>> BEGIN QUOTED PASSAGE

The price is too low,
the firm complains

By Russ Lynch
Star-Bulletin

Tapa

A Houston investment partnership that owns holds a minority position in Castle & Cooke Inc. said today it will vote its shares against Chairman David H. Murdock's proposal to buy the company for $18.50 a share.

Castle & Cooke Furtherfield Partners L.P. said the offer is inadequate and not in the interests of the shareholders, given the company's unique real estate assets.

Furtherfield did not disclose how many Castle & Cooke shares it owns. A spokesman for Castle & Cooke said Furtherfield holds 16,000 shares, less than one-tenth of 1 percent of the company.

"The buyout price of $18.50 per share is a mere fraction of the company's book value of $32.88 a share and less than what the company itself paid for shares only two years ago in a Dutch auction tender offer," said Furtherfield's manager Daniel A. Breen III.

In mid-1998, describing its stock as undervalued, Castle & Cooke launched the Dutch auction, a reverse tender offer in which shareholders were given a chance to offer their shares back to the company and submit bids as to what they thought they were worth.

>> END QUOTED PASSAGE
>> BEGIN DATA SEGMENT

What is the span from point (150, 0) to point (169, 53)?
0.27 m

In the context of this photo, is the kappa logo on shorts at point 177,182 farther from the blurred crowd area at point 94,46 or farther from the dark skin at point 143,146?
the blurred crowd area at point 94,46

>> END DATA SEGMENT

GIVEN INSTRUCTION. Continue the news article about the Castle & Cooke buyout offer, starting after its final sentence.

IN RESPONSE.
Castle & Cooke ended up paying $19 a share for 3 million shares.

"We believe that the value of Castle & Cooke's real estate has appreciated well above its book value," Breen said. The company owns 98 percent of the island of Lanai and has other extensive land holdings in Hawaii and on the mainland.

On March 29, Murdock said a company he owns outright was willing to pay $17 a share for the 73 percent of Castle & Cooke that Murdock did not already control. A committee of independent directors evaluated the offer and proposed the higher $18.50 price.

Castle & Cooke's full board of directors approved that offer and on May 22 Murdock announced that he and the company had signed a definitive merger agreement at that price. However, Murdock's Castle Acquisition Inc., formed through his Flexi-Van Leasing Inc., has yet to make a formal tender offer.

According to the SEC files, the next biggest shareholder after Murdock's 27.2 percent is Franklin Resources Inc. of San Mateo, Calif. with just under 10 percent.

Next come New Yorkers Daniel R. Tisch and Thomas J. Tisch, together holding 9.6 percent. Three other shareholders each own less than 7 percent.

Several shareholders on the mainland and in Hawaii have filed lawsuits seeking to block the deal, saying their shares are worth more than Murdock is offering. Murdock's bid falls through if he is not offered at least a majority of the shares he doesn't already own.